This past week we all got a peek behind the curtain at the Justin Barcia and Eli Tomac post-race argument. This is the first time I can remember NBC Sports or Feld releasing video or audio of something this controversial. Usually, we see it from afar or someone releases horrible audio and we can only imagine what is being said. These types of arguments happen every week, but we never see them. I was thrilled to see NBC release top quality video and audio of the incident. Typically this stuff is covered up because people in power feel it might cast a negative light on the sport. I strongly disagree.
(This is pure authentic entertainment; don't act like you didn't enjoy the drama)
Looking at the Motorsports on NBC YouTube page it's clear what people are interested in watching. The Barcia and Tomac argument got far more views than any other Supercross related post. In this competitive entertainment environment, all sports need to do more than just televise their events. The highest-rated shows are based on personalities and storylines. In the 1990's we were starved for any video or information related to Supercross, most of us had to wait a week until the postal service delivered our issue of Cycle News to get results. This left us accepting and believing anything they decided to show us. We accepted what was reported as fact, while many riders had completely different public personas vs their actual personalities.

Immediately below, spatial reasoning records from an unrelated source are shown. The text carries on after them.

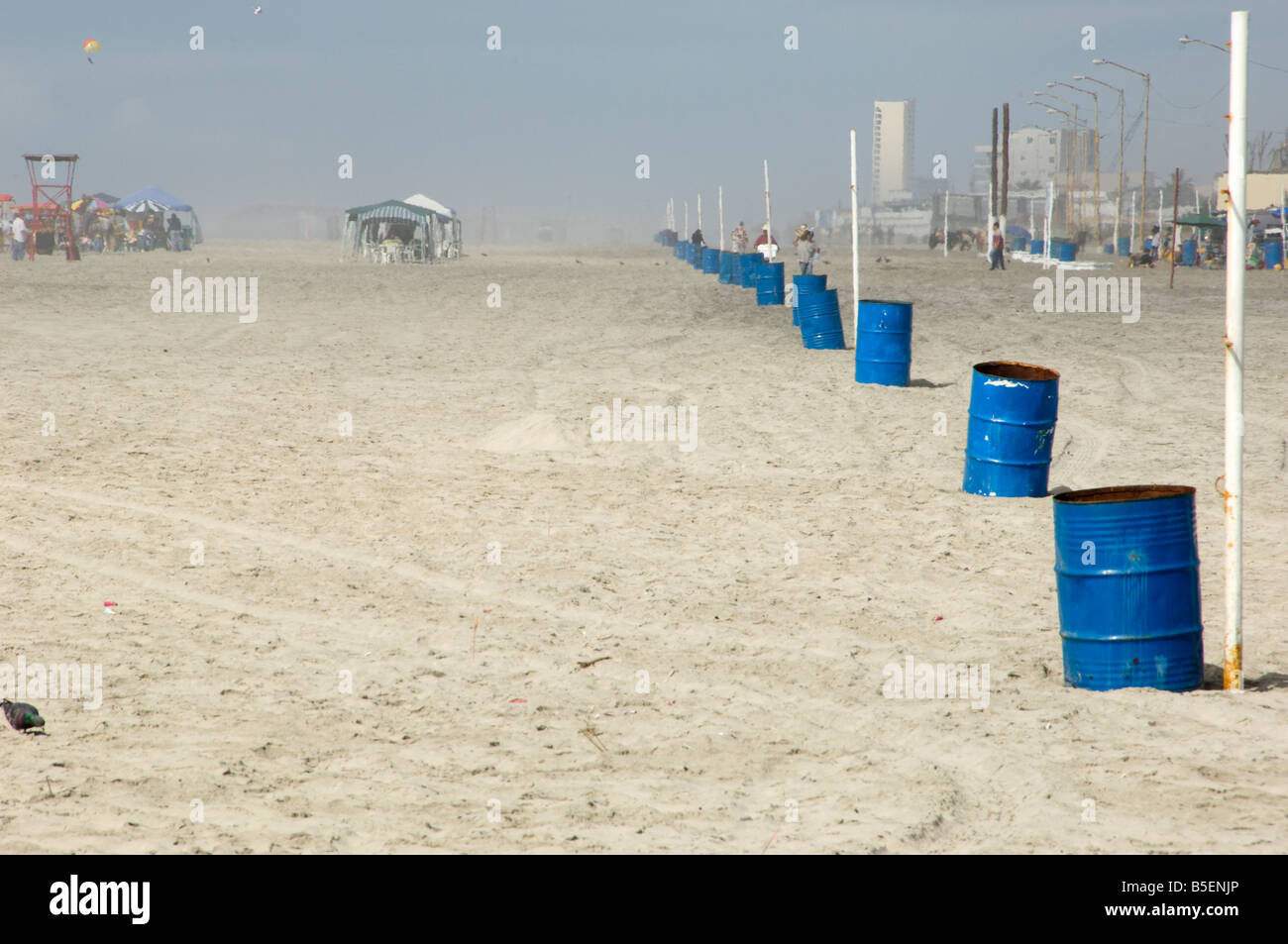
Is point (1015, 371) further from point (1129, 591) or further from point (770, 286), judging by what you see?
point (770, 286)

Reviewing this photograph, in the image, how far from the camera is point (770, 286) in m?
25.4

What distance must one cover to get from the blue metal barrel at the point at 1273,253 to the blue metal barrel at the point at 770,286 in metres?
20.5

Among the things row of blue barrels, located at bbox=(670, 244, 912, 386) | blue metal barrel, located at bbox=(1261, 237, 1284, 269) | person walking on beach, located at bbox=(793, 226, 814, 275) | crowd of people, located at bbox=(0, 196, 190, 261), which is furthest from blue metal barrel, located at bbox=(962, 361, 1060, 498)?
crowd of people, located at bbox=(0, 196, 190, 261)

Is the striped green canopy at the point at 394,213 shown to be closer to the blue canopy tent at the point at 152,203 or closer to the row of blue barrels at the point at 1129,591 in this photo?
the blue canopy tent at the point at 152,203

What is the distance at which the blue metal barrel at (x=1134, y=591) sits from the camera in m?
5.74

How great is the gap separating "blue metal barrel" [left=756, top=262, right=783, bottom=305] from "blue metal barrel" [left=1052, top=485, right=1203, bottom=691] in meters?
19.7

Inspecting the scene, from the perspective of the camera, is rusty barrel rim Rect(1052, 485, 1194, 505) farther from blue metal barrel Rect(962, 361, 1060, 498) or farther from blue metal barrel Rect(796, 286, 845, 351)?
blue metal barrel Rect(796, 286, 845, 351)

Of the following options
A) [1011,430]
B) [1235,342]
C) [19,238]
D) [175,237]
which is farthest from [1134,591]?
[175,237]

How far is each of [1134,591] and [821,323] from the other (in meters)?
12.9

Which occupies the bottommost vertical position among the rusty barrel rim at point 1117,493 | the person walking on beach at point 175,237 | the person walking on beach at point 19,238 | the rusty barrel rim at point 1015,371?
the rusty barrel rim at point 1117,493

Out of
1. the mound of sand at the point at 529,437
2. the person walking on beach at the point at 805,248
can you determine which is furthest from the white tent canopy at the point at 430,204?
the mound of sand at the point at 529,437

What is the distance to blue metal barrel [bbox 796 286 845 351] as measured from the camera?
1838cm

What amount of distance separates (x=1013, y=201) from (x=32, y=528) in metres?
155

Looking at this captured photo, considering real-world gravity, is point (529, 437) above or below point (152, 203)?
below
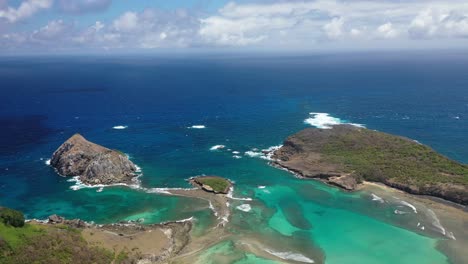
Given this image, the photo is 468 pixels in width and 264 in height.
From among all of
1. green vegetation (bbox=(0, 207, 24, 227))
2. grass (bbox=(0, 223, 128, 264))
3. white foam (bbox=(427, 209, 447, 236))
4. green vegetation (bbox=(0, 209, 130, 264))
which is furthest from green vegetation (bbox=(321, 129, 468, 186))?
green vegetation (bbox=(0, 207, 24, 227))

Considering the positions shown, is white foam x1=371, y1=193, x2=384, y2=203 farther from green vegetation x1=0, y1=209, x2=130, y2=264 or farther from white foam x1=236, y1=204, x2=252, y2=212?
green vegetation x1=0, y1=209, x2=130, y2=264

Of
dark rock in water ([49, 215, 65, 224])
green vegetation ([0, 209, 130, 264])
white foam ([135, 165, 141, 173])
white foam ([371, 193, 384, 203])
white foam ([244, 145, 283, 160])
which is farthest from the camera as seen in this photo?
white foam ([244, 145, 283, 160])

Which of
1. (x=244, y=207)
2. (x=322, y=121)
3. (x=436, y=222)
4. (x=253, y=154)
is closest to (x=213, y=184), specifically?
(x=244, y=207)

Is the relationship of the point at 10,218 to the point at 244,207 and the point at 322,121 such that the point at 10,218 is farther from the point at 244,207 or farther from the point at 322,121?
the point at 322,121

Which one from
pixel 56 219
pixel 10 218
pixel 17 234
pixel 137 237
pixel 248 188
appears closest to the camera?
pixel 17 234

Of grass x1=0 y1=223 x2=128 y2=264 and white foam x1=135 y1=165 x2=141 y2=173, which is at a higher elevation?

(Wrestling is laughable, but they understand entertainment)
Pro Wrestling has known storylines grab ratings since its inception, but I am not implying we should manufacture or create any fake drama. Fortunately, Supercross creates plenty of drama organically and we have some of the most interesting athletes in all of sports. All NBC needs to do is stop filtering what some people think might show the sport in a negative light. In today's competitive entertainment climate we need to pull back the curtain and reveal the drama and reality TV portion of Supercross.
The instant I compare Supercross to reality TV all the old school enthusiasts lose their minds, but they are the very vocal and small minority of Supercross fans. They will complain because any change is tough for "core" enthusiasts. The sport cannot base it's viewership on the "wow" factor of Supercross while seeing guys launch the triple is cool for a little bit, it takes storylines to keep the average fan interested.
(Logan Paul is a below average boxer, but above average entertainer)
There is a reason YouTube star Logan Paul gets more money and attention to Box than many far more talented professional boxers. People pay attention because they know the storyline behind his fight and this piques their interest. They either want him to win or get his ass kicked, but either way, they feel a connection to the fight. When two extremely talented random boxers do battle, some can enjoy their skills but without a backstory, most people could care less.
The sport needs to do a better job of showing these guys in their most vulnerable and unpolished moments. Sponsor reads should be banned from podiums, we all know who sponsors them it's plastered all over their hats, jerseys, and drinks. Let's see them in both their triumphs and their struggles. Riders on the podium who repeatedly ignore interviewer questions and go right into a pre-planned cliché filled speech should not be interviewed. Unless they can authentically answer questions, let's skip these boring sponsor plug opportunities.
I was happy to see NBC release the footage of Barcia and Tomac arguing, it's a step in the right direction. Hopefully, they will add to this and start bringing more authentic drama into the television broadcast.